**Data provided**
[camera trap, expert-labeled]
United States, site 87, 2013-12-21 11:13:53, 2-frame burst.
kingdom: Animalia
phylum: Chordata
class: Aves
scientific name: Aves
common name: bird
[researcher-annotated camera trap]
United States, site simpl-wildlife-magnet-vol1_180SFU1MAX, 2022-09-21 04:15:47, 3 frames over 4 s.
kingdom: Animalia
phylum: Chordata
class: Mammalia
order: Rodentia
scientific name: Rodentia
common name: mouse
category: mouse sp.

**Problem statement**
The whole listing above is to be reproduced without any slip.

**Solution to this problem**
[camera trap, expert-labeled]
United States, site 87, 2013-12-21 11:13:53, 2-frame burst.
kingdom: Animalia
phylum: Chordata
class: Aves
scientific name: Aves
common name: bird
[researcher-annotated camera trap]
United States, site simpl-wildlife-magnet-vol1_180SFU1MAX, 2022-09-21 04:15:47, 3 frames over 4 s.
kingdom: Animalia
phylum: Chordata
class: Mammalia
order: Rodentia
scientific name: Rodentia
common name: mouse
category: mouse sp.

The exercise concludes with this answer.